I agree with Jafox that you should consult with Pass Labs. But FWIW let’s look at the specifics:

Gs5556 makes a good point in referring to the significance of the speaker’s impedance characteristics. And I see in one of your other recent posts that you are using Harbeth 40.2s. In terms of relevant specs the 40.2 appears to not be greatly different than the 40.1, for which Stereophile measured a sensitivity of 84.5 db/2.83 volts/1 meter, and stated that:

... the Harbeth is easy to drive in terms of its demand for current. The impedance drops below 6 ohms only in the middle of the midrange, and then only for a short while; and while the electrical phase angle occasionally reaches extreme values, this is only when the impedance magnitude is high, ameliorating the drive difficulty.

The relevant specs of the amp are:

Max power (8 ohms): 260 watts

Max power (4 ohms): 520 watts

Leaves class A at: 34 watts peak

Power consumption at idle: 3.1 amps, 375 watts

The 375 watt figure is low enough that I would have high confidence that turn-on surges will be reasonable and won’t trip the breaker, especially given that both amps will not be switched on at the same instant.

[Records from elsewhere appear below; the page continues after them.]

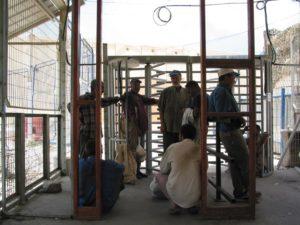 Izrael csendben beenged több ezer palesztint dolgozni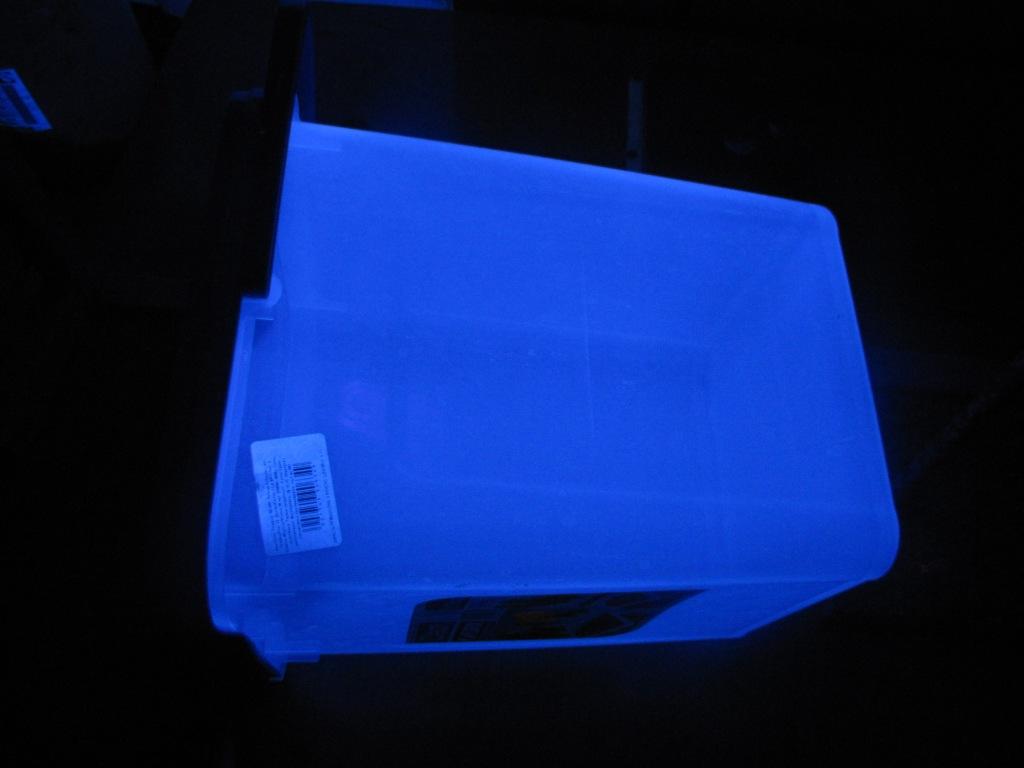 Пластмассовое ведро в обычном и в ультрафиолетовом свете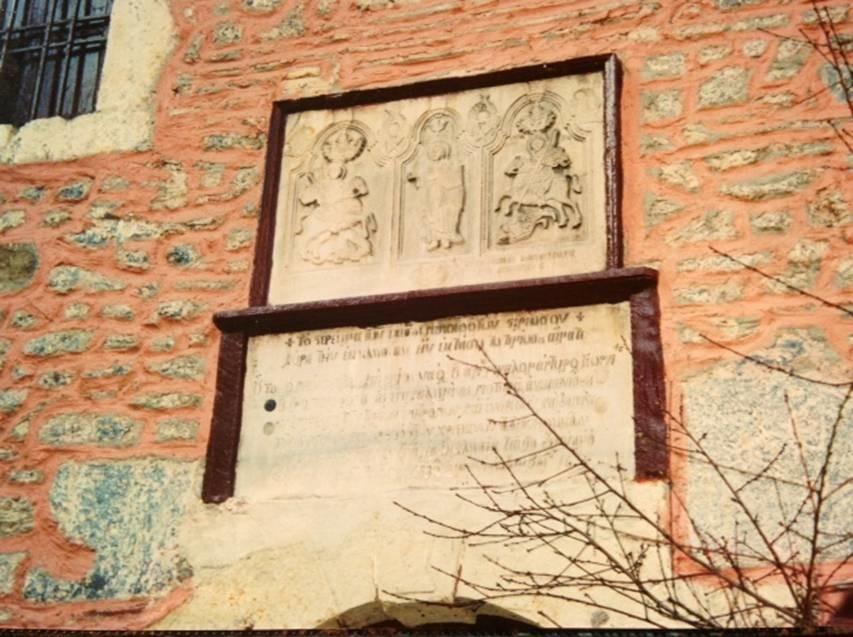 İstanbul'da Fener ile Karagümrük arasında yer alan Ayios Yeoryios Potiras Kilisesi'nin yapım tarihi hakkında kesin bilgi yoktur. Son devir Rum kiliselerinin klasik mimari özelliklerini gösterir. Üç nefli bir bazilika şeklinde olup üzeri kırma çatı ile örtülüdür. Kuzeyindeki Paraklesion ile bitişiktir. Kaba taş ve tuğla karışımı ile inşa edilmiş olup sadece köşelerde düzgün kesme taş kullanılmıştır. Nefleri ayıran sütunlar mermer taklididir.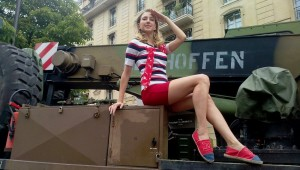 french pin up 14 juillet marins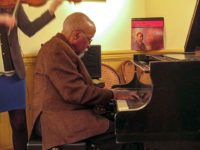 Junior Mance at Café Loup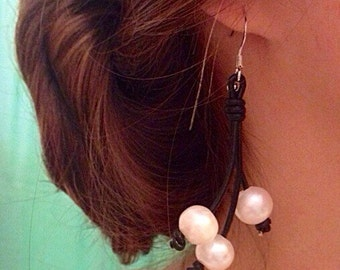 Leather and Freashwater Pearl Earrings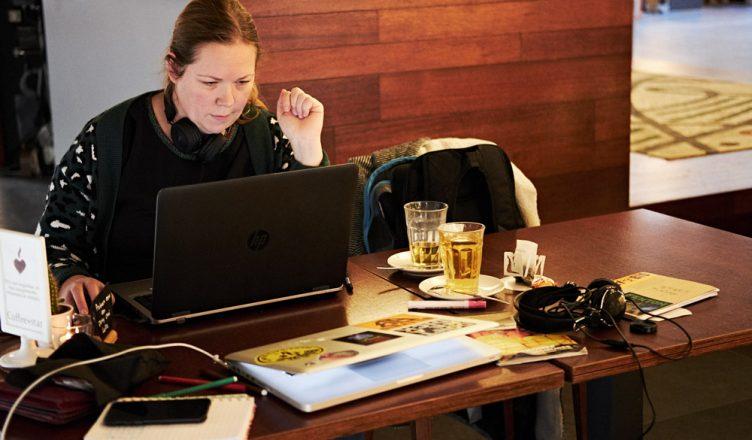 Wil je ruimte? Neem dan een vierpersoonstafel bij Coffee-star Hengelo (Tessa Wiegerinck)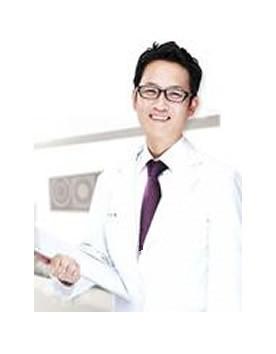 韩国AURORA整形外科李志永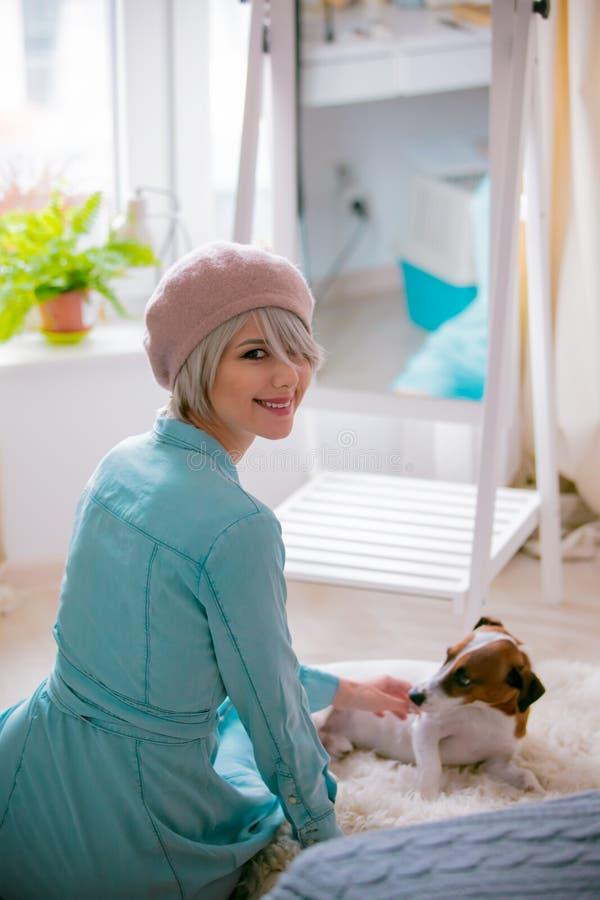 Menina com cão em casa fotografia de stock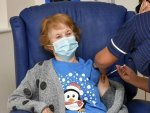 دنیا کی پہلی کورونا ویکسین برطانیہ کی 90 سالہ خاتون کو لگا دی گئی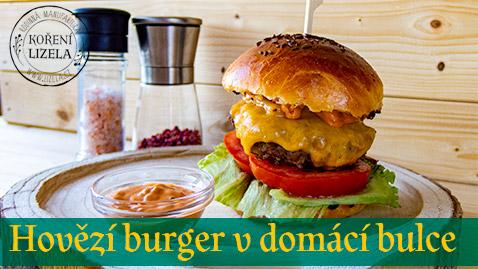 Hovězí burger v domácí bulce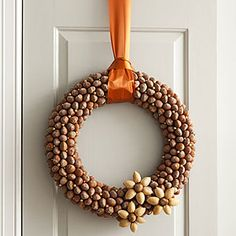 Acorn crafts- tutorial on how to make an acorn or nut wreath. Very pretty!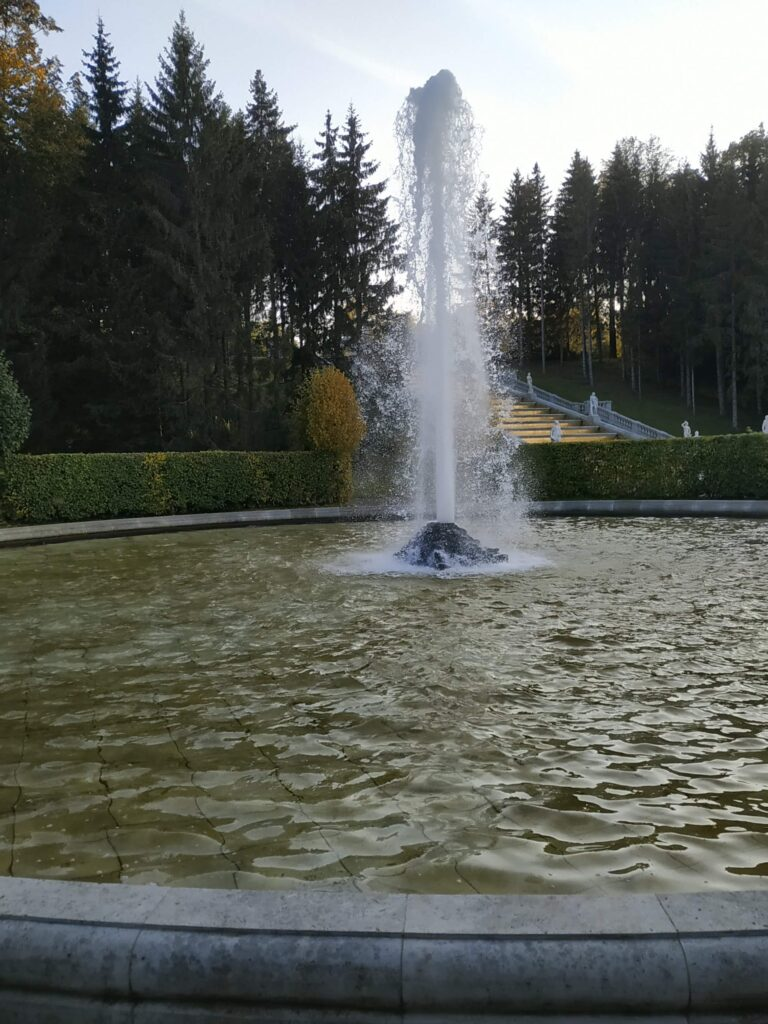 Фотография менажерного фонтана в Петергофе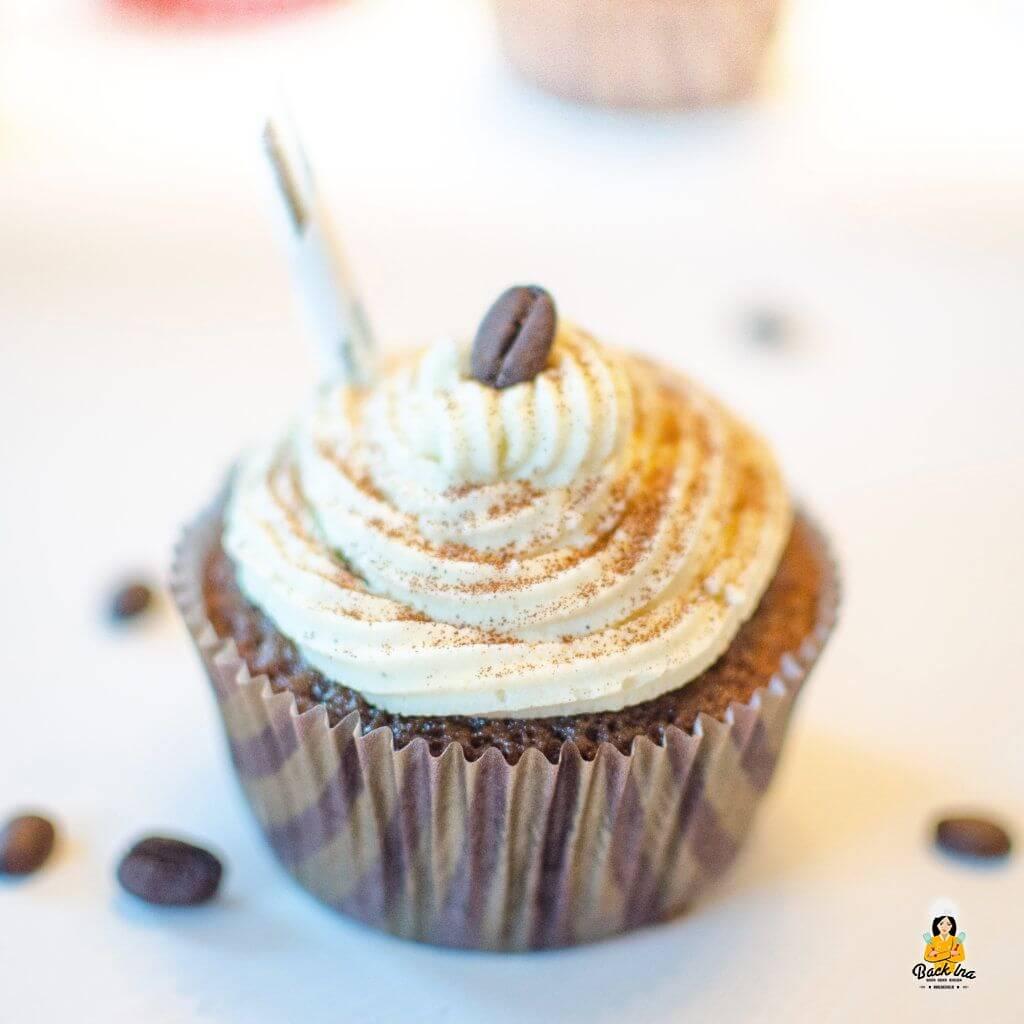 Latte Macchiato Cupcakes: Perfekt zum Kaffee - Kaffee im Teig und eine lockere Milch-Vanillecreme als Topping
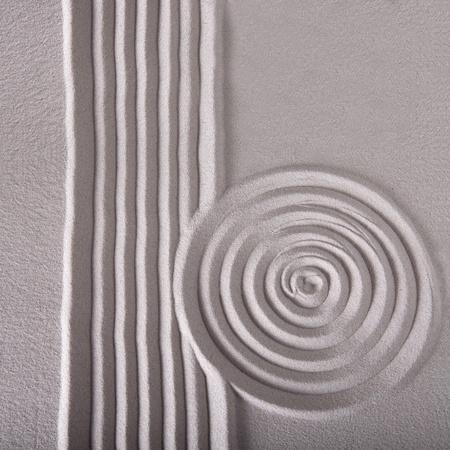 jardin de sable zen ratissé abstraite de sable pour le calme et tranquille équilibre spirituel ondulées texture pattern et le cercle avec un fond de lignes Banque d'images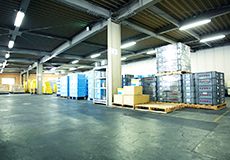 第一倉庫はエレベータ完備 大型空間で様々な荷物を保管できます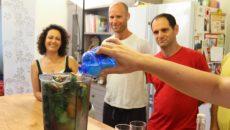 קארונה ירון מלמדת בסדנה של ריפוי טבעי לכולסטרול
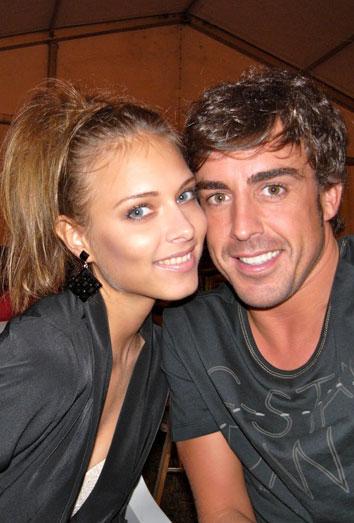 La novia de Fernando Alonso conoce a su familia. Dasha Kasputina, en Asturias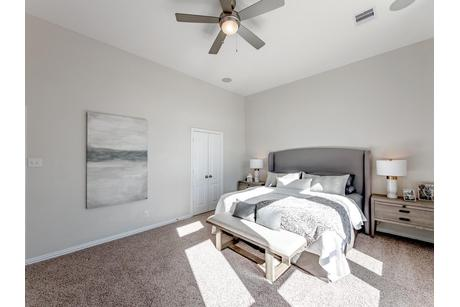Bedroom-in-San Marcos-Silver-at-Woodshore-in-Clute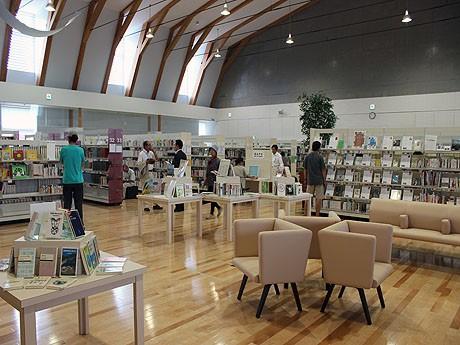 図書館内には、6万冊の蔵書が集まる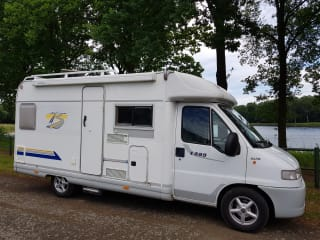 Beautiful compact 4 person camper, super reliable!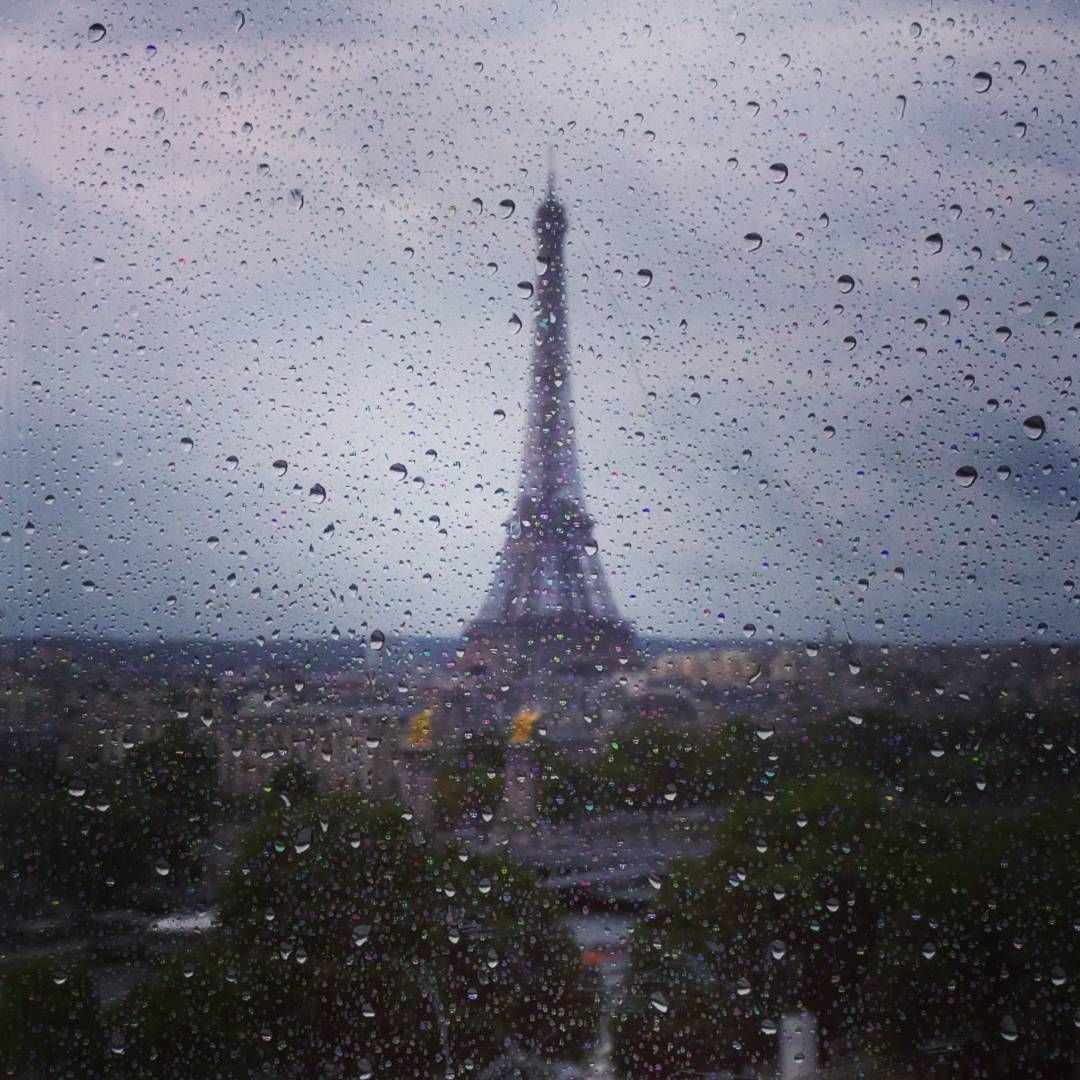 Photo of Eiffel Tower By Neeharika Sekhar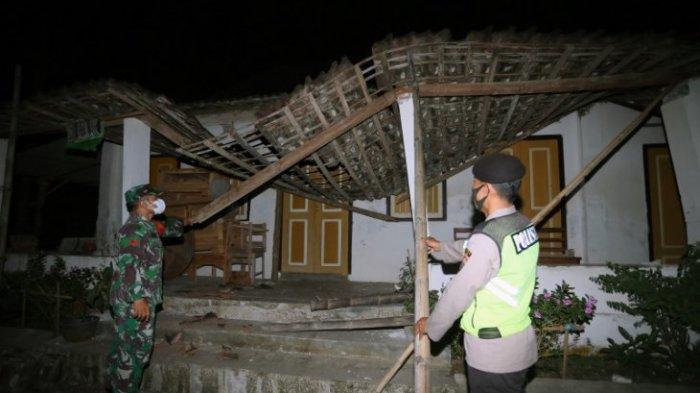 kerusakan-akibat-gempa-blitar-jumat-21-mei-2021-malam-warga-patah-kaki-selamatkan-diri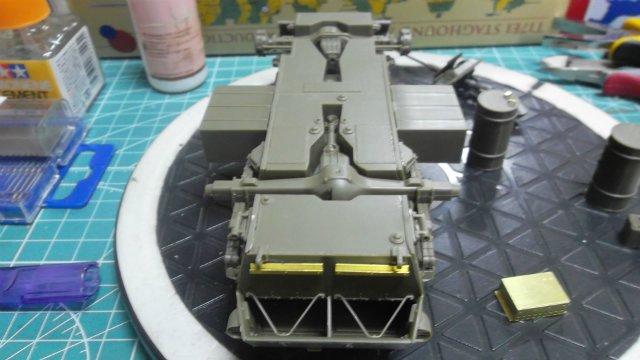 Staghound T17E1, 1/35, (Bronco 35011). F51d422efa01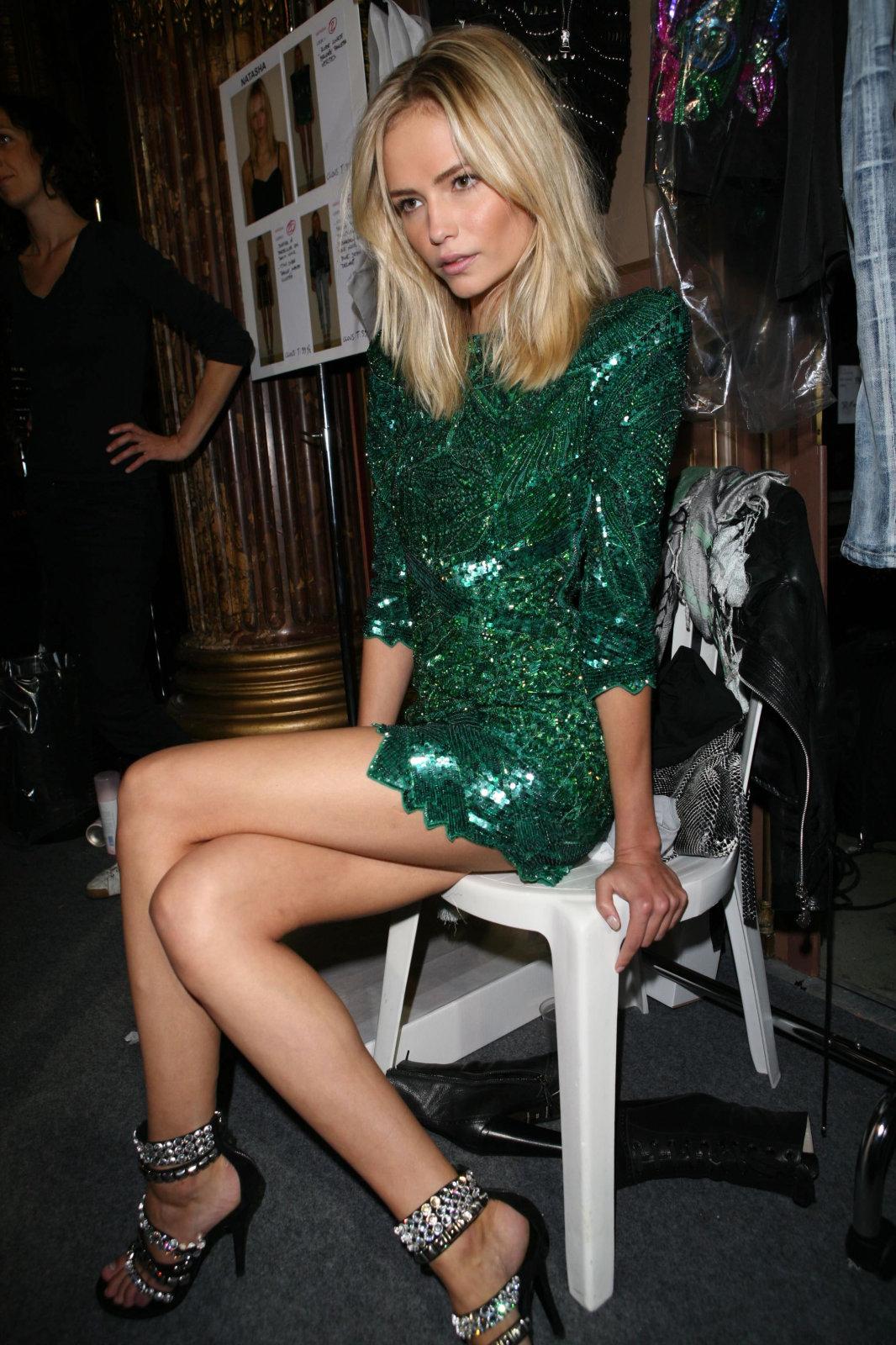 http://4.bp.blogspot.com/-uspTKtDsb4s/TZ1QL3PpGVI/AAAAAAAAAFI/10iDnsflXRE/s1600/poly-in-balmain-emerald2.jpg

If we assume a 6 ohm speaker impedance the amp’s maximum power capability with these speakers can be calculated to be 347 watts. Given that the amps would be operating mainly in class AB at power levels approaching that amount I suspect that a safe estimate of the maximum amount of AC power each amp would ever draw with your speakers would be in the range of 800 to 1000 watts. So the total worst case draw of the two amps plus a preamp and say a couple of source components should fit within the 20 amps x 120 volts = 2400 watt capability of a single dedicated line, although without a great deal of margin if and when the amps are ever running close to full power.

From a sonic standpoint, though, the problem may be that since the amps will draw most of that AC power during just a small fraction of a given 60 Hz period, the total current drawn during those brief instants may be significantly more than 20 amps. Not enough to trip the breaker, given the short duration, but conceivably the resulting drop in line voltage during those instants could affect dynamics or have other sonic consequences, especially if the length of the run is long and/or if the gauge is not over-specified.

So the bottom line seems to be that you would probably be ok installing just a single dedicated line, which as has been mentioned would minimize the risk of ground loop issues, but it’s somewhat marginal and might not be sonically optimal, especially if you listen at high volume levels. Again, check with Pass.